En décrétant, chaque 25 septembre, journée Internationale de la langue Soninké, l’UNESCO envoie un message fort aux Soninké. Message que beaucoup d’entre nous ne cherchent à décrypter, à en comprendre la signification et l’implication profondes, pas à cause de la ferveur et l’enthousiasme que suscite l’événement.
Il est tout à fait normal de jubiler, de célébrer cette journée exceptionnelle et historique, qui honore une communauté, un peuple, une culture, un patrimoine et une langue. Et dans cette commémoration, il faut associer tous ceux qui parlent Soninké sans être Soninké culturellement, tous les Africains et tous ceux qui aiment les langues du monde. Cette reconnaissance est une satisfaction pour tout ce monde, chacun y trouve sa part de bonheur.
Il y a maintenant, le non dit de cette distinction accordée à la langue Soninké
Cette consécration de la langue Soninké par l’UNESCO, est une invite à la recherche sur notre langue, notre culture etc., en vue de mieux la « vulgariser », mieux l’étudier, la comprendre et la développer. Par cette reconnaissance, l’UNESCO lance un message aux Soninké que la langue Soninké, comme toutes les langues du monde, n’est pas figée. Idem pour la culture. Ceci étant, l’UNESCO dit de manière à peine voilée aux partisans de l’immobilisme social que rien n’est statique.
La langue et la culture sont par essence dynamiques. Les changements tant redoutés par certains dans le Soninkara, sont consubstantiels à la culture. La culture fonctionne un peu comme, certains animaux qui font des mues, non pas par fantaisie ou par simple plaisir : cela s’appelle de l’adaptabilité ou de la résilience.

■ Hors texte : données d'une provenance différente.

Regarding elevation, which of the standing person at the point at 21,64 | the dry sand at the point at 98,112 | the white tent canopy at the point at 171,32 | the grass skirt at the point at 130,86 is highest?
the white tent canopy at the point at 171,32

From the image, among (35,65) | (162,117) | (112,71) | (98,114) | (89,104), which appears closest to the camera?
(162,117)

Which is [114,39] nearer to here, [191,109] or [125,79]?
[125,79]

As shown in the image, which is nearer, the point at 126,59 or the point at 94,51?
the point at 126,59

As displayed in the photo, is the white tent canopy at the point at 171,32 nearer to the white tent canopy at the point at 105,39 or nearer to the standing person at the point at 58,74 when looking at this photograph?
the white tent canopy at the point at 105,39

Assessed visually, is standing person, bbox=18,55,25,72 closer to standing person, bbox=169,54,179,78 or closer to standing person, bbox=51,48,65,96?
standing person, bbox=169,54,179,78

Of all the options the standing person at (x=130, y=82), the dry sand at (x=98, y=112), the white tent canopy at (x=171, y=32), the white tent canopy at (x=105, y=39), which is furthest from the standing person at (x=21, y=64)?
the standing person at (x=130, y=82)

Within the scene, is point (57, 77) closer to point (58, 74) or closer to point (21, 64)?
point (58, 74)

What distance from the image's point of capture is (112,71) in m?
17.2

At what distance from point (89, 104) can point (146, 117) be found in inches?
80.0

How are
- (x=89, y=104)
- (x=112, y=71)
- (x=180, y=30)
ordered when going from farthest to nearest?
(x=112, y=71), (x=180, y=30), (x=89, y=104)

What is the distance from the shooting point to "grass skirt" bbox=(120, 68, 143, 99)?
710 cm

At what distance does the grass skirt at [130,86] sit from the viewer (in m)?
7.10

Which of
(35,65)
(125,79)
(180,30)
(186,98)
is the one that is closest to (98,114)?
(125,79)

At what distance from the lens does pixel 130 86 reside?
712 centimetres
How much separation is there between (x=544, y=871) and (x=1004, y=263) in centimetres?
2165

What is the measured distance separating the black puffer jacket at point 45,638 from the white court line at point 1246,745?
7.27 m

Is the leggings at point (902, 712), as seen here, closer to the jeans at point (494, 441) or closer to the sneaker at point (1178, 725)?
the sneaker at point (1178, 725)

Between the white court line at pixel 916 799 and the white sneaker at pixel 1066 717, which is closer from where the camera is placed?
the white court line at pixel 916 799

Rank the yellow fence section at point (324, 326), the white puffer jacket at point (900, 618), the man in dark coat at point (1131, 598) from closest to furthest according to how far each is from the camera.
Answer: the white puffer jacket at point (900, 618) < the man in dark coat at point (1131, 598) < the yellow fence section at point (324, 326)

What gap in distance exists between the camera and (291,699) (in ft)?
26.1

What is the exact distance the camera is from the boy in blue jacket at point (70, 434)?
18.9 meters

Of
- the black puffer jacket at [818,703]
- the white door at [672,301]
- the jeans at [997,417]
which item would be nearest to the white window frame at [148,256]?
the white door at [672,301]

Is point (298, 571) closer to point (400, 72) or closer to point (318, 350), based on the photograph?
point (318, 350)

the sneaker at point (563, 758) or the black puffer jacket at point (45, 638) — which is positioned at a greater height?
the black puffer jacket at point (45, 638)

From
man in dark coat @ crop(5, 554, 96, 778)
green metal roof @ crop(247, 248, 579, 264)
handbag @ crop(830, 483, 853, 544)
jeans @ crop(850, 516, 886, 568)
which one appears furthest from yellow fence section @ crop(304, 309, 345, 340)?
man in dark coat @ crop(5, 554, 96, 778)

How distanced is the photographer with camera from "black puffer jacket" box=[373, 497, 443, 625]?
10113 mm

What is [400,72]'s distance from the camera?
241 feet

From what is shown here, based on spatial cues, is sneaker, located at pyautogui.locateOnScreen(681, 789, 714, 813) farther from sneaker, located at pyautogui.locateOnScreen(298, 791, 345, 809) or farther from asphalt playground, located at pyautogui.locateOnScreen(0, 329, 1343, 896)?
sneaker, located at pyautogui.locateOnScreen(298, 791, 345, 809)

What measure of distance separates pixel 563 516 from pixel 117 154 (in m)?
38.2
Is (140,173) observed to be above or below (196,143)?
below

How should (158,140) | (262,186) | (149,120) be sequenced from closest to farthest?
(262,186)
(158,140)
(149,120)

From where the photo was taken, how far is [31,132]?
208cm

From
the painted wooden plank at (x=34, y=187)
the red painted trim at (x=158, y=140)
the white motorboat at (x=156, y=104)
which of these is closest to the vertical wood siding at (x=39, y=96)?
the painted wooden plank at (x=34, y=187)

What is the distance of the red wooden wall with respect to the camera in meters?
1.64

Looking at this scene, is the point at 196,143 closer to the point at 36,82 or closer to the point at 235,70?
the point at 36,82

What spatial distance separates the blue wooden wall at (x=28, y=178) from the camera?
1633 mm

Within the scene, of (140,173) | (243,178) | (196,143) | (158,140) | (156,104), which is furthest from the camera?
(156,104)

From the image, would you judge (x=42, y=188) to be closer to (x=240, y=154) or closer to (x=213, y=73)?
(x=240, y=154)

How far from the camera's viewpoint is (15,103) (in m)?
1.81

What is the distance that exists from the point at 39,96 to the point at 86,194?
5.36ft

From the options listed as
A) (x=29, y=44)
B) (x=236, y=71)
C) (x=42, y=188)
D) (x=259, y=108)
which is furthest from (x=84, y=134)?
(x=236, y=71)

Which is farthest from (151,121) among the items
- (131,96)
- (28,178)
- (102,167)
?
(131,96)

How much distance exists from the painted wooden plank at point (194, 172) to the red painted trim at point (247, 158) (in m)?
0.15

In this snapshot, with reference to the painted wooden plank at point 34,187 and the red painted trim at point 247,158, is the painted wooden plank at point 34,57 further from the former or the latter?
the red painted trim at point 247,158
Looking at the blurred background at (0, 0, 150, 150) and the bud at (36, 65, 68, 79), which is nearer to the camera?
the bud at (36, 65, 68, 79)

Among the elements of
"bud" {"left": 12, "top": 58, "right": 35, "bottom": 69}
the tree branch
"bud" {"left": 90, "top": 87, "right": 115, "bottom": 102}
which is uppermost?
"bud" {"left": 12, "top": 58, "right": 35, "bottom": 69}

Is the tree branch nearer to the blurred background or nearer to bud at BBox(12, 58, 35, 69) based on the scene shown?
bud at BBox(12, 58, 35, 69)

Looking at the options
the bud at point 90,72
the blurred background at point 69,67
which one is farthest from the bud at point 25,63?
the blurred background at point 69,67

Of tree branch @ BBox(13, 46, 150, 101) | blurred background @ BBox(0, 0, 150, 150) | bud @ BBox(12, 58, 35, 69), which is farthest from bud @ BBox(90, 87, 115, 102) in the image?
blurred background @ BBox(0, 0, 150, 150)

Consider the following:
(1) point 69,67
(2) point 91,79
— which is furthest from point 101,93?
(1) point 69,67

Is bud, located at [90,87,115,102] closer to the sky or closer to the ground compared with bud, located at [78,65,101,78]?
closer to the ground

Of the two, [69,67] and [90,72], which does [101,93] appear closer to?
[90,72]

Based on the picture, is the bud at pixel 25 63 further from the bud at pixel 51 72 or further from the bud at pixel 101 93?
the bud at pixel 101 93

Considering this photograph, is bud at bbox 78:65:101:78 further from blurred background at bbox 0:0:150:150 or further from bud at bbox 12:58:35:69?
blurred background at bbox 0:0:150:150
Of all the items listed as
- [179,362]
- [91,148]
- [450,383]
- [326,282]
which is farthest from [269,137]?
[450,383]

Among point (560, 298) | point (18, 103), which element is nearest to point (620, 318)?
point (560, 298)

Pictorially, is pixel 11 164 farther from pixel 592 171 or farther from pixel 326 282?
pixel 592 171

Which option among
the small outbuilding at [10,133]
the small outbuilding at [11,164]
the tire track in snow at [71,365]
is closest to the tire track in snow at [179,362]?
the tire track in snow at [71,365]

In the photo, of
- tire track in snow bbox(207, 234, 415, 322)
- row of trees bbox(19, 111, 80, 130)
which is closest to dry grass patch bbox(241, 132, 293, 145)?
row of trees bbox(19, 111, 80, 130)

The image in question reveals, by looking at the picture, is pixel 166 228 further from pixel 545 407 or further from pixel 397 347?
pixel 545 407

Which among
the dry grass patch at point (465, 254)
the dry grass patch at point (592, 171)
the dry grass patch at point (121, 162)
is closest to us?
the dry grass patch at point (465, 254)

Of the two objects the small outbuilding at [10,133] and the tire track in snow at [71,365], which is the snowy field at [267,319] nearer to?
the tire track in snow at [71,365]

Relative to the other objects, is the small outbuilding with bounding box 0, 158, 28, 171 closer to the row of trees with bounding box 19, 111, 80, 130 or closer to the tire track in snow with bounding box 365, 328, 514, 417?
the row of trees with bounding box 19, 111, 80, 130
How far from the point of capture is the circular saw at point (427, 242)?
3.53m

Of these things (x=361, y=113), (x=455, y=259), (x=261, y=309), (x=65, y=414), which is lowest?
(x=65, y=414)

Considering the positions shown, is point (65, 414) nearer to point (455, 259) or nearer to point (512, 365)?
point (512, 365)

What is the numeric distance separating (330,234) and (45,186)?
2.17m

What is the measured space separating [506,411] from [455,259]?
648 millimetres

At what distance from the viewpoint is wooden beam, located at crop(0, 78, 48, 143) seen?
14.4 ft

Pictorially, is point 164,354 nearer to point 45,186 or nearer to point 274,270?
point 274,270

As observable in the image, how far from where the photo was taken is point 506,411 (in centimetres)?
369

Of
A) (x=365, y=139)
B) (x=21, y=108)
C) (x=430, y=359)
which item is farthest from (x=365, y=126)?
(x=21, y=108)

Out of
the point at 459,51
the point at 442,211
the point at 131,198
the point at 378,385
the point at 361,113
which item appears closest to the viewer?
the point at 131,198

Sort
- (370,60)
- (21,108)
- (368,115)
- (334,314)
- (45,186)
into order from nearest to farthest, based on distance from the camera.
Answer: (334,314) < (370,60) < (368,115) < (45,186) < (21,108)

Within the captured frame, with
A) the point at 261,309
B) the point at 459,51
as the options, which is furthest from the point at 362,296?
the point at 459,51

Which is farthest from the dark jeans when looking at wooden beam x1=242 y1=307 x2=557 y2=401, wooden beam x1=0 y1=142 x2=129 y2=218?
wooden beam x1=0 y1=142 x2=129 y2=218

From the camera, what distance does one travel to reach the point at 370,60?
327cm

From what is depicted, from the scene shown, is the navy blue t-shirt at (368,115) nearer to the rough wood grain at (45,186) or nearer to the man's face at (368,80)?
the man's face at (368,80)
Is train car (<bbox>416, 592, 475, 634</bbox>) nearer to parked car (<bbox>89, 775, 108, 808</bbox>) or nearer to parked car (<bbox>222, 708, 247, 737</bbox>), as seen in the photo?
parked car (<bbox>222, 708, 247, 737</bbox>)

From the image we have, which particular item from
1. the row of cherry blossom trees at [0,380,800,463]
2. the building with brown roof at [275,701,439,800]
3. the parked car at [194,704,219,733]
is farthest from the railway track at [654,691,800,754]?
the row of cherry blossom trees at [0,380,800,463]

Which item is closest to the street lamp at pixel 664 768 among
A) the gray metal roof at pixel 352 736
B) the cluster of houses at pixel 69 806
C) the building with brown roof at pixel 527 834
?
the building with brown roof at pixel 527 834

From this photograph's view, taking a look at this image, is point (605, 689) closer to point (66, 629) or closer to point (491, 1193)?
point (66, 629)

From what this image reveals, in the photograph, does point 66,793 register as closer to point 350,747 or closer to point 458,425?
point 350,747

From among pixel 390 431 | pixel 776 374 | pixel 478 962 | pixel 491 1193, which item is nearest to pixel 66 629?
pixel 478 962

En clair, toute culture qui ne peut s’adapter, en intégrant la dynamique endogène et exogène est appelée à mourir. Laissez la culture et la langue Soninké s’exprimer librement, ne lui imposez pas votre diktat ou primes passéistes. Elles sont suffisamment mûres, intelligentes et capables de se défendre.
Cela dit, quelque part, l’UNESCO encourage et met au défi les Soninké à accepter que la dynamique est un critère de vitalité, de créativité et même d’ingéniosité d’une langue. En effet, la langue est comme un fleuve qui charrie la culture ( les cultures), pour lui (leur) permettre de se développer, de prospérer, et de s’affirmer. L’immobilisme social est donc l’ennemi mortel de la langue et partant de la culture. Laissez-nous vivre, nous épanouir et être en phase avec la philosophie de notre époque, sans bien sûr nous compromettre. C’est possible !
L’autre message sous-entendu de l’UNESCO, le Soninké en tant que langue devient un patrimoine pour tous les hommes (l’humanité). Il cesse d’être la seule propriété de ses locuteurs natifs. Aussi, cette reconnaissance par l’UNESCO nous oblige-t-elle à changer notre regard sur la langue Soninké, qui cesse d’être réduite à une simple fonction vernaculaire.
Dès lors, les Soninké sont invités à accepter l’ouverture, vaincre notre autarcie habituelle, méfiance ou condescendance vis-à-vis des autres, pour favoriser le dialogue des cultures et des langues : le métissage.